Et ce, alors même que « l’intention de tuer » a été balayée à plusieurs reprises par les expertises balistiques et en accidentologie menées au cours de l’enquête. Le policier incriminé déclare en effet avoir visé avec son arme « le plus possible vers le bas afin d'atteindre une partie non vitale », mais que la trajectoire du tir a été déviée par le mouvement du véhicule qui a redémarré. Une version attestée par les expertises. D’autre part, comme le rappelle maître Liénard, viser un capot ou des pneus ne permet pas d’arrêter un véhicule. Enfin, si le parquet ne reconnaît pas la légitime défense, la défense souligne que le voiture avait déjà manqué de renverser au moins deux piétons et un cycliste, et donc, qu’en redémarrant, Nahel pouvait mettre en danger d’autres personnes. Les parties civiles et la défense disposent désormais d’une dizaine de jours pour formuler leurs éventuelles observations.
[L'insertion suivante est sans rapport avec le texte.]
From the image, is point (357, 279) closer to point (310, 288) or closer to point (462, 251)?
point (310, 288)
Ce sera aux juges d’instruction de confirmer (ou pas) le réquisitoire définitif.
Un policier et sa famille menacés
Pour maître Laurent-Franck Liénard, ces réquisitions ont été formulées « pour que les banlieues ne flambent pas ». Au micro de BFM TV, l’avocat développe, faisant référence aux émeutes qui ont suivi la mort de Nahel : « Quand la France brûle, quand on met le feu à la France entière dans les cités, j’imagine qu’il est difficile pour le parquet de dire : "ce policier, on ne va pas le juger" ». Autrement dit, en réclamant un procès pour meurtre aux assises, le ministère public tente d’acheter la paix sociale. « On veut [le] juger pour meurtre peut-être pour éviter que la rue s'embrase à nouveau. [...] Sauf que, derrière, il y a un homme et une famille » rappelle l'avocat de la défense au Point.
En effet ce policier, visé, comme son avocat, pas de nombreuses menaces de mort vit aujourd'hui « caché » avec sa famille, affirme Jean-Christophe Couvy, secrétaire nationale d’Un1té, invité de CNEWS. Compte tenu de ces menaces « extrêmement graves », Laurent Nuñez, préfet de police de Paris, annonçait, en novembre 2023, qu’ils faisaient « l’objet d’une surveillance ». Le syndicat Un1té a par ailleurs réussi à lui obtenir une protection fonctionnelle à laquelle il a le droit. Son nom et son adresse ayant été divulgués dans la presse, il a également été contraint de « déménager loin » et de refaire sa vie dans l’anonymat.